Gruppenbild zur Feier von "20 Jahre AWD" im Garten bei Maschmeyers in Hannover: Mit von der Partie sind unter anderem Altkanzler Schröder, Beraterpartner Rürup und - als Ehrengast - Ex-UN-Generalsekretär Kofi Annan.
(Foto: picture-alliance/ dpa)
In einer Grauzone zwischen Wirtschaft und Politik entstehen so Finanzprodukte, die später über AWD in den Vertrieb gehen könnten. Berührungsängste scheint es im Umfeld der sogenannten "Hannover Connection" nicht zu geben - und das nicht nur auf Seiten Maschmeyers. Zur Eröffnung des Frankfurter Büros in der Bockenheimer Landstraße hielt der FDP-Politiker und frühere Außenminister Hans-Dietrich Genscher die Festrede.

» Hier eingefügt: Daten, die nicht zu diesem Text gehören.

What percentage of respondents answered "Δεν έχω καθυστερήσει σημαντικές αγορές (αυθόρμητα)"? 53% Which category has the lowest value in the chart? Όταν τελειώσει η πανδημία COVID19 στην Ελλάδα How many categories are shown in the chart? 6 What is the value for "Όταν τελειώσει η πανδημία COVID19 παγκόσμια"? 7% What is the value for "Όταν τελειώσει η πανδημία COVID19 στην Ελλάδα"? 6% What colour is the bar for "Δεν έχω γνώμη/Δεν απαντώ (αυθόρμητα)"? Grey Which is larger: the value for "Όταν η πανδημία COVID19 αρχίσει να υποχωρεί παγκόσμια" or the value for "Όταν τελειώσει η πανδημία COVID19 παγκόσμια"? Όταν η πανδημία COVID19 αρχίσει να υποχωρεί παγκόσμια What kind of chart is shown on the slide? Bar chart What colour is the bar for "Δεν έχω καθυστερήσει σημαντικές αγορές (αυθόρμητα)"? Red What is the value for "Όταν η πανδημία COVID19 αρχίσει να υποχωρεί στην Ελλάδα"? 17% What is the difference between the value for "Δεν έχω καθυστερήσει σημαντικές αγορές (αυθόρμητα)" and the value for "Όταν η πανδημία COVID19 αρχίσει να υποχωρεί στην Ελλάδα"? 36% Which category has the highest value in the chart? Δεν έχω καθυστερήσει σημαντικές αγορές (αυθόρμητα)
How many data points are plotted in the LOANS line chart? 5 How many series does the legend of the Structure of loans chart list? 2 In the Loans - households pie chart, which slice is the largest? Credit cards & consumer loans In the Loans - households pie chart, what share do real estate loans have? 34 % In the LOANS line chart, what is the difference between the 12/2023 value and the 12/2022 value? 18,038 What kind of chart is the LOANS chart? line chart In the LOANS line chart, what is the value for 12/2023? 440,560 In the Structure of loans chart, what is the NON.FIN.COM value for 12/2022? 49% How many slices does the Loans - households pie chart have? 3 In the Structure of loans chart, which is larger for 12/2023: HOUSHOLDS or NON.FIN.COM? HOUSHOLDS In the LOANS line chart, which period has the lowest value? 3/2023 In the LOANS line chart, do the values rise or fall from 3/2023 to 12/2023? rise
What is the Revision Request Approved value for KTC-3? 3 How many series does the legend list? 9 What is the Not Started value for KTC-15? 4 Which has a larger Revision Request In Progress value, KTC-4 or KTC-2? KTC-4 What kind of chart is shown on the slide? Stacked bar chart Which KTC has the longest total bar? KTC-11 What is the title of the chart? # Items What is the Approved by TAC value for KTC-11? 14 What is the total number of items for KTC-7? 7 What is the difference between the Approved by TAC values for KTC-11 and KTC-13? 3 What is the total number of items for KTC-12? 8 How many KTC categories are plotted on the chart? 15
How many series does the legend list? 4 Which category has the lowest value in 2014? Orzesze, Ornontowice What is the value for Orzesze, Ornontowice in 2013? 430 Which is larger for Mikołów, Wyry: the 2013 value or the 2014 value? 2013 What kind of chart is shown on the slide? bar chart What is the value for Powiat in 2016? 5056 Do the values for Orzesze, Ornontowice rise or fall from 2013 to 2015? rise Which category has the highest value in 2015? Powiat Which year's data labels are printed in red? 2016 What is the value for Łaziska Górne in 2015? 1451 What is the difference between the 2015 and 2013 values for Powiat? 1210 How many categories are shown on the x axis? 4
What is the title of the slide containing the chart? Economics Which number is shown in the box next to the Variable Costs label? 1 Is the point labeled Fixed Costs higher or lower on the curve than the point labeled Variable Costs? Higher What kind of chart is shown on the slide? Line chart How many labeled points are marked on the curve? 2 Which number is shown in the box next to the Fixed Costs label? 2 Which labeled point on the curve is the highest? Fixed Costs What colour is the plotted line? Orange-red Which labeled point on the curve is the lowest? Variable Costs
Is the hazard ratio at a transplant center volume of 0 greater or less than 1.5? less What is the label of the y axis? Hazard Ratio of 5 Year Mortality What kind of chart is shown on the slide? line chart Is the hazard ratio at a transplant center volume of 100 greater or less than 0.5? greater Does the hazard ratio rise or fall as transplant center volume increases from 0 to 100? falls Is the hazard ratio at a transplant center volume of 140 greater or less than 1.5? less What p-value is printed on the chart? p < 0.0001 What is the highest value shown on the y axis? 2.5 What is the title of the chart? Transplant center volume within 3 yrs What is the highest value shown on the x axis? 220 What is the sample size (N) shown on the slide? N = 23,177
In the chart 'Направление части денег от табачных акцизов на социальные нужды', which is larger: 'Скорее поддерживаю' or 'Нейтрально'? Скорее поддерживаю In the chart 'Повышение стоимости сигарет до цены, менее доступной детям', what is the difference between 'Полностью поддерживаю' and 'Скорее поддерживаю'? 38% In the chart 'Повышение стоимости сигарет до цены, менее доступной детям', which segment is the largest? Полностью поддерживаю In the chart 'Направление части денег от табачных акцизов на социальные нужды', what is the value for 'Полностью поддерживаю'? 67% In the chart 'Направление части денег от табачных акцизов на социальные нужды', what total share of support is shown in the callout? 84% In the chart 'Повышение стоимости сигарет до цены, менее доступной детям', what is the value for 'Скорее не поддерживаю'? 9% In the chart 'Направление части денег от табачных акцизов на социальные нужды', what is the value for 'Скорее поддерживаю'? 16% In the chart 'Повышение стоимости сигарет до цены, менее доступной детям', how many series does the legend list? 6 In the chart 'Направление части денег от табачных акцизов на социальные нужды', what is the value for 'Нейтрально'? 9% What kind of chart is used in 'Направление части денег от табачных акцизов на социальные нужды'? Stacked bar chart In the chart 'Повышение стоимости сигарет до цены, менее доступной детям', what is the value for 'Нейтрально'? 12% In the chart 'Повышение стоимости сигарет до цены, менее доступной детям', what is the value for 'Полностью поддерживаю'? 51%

Walter Riester "outete" sich als Mitarbeiter der AG. Ex-Bankenpräsident-Chef übernahm den Vorsitz im "Aufsichtsrat". So lassen sich "die Entscheidungsträger von Finanzinstitutionen des nationalen und internationalen Banken- und Versicherungssektors" (Zitat MaschmeyerRürup AG) beraten - diskret und im kleinen Kreis freundschaftlich miteinander vertrauter Teilnehmer.
Unverhohlen offensiv wirbt Maschmeyer mit seinen Kontakten um neue Kunden: "Ich bin mit den beiden Gründern persönlich befreundet", signalisiert zum Beispiel Altkanzler Schröder in einem prominent platzierten Zitat auf der Internetseite der MaschmeyerRürup AG. Eher nebensächlich erscheint da, dass Schröders früherer Regierungssprecher Béla Anda bei AWD als Sprecher untergekommen ist, und sich Maschmeyer und Merkels Arbeitsministerin Ursula von der Leyen angeblich noch aus Hannoveraner Studientagen kennen.
Ist Carsten Maschmeyer nun nur ein besonders schillernder Polit-Mäzen? Oder doch ein knallharter Lobbyist, um dessen Gunst frühere niedersächsische Ministerpräsidenten wie Schröder und Wulff gleichermaßen buhlten? Im besten Fall dürften die Geschichten rund um finanzielle Gefälligkeiten zwischen dem heutigen Bundespräsidenten und eines alten Freundes aus Hannover die Debatte über Geld, Macht und Einfluss in der deutschen Politik neu beleben - und die Verquickung privater und politscher Interessen beleuchten.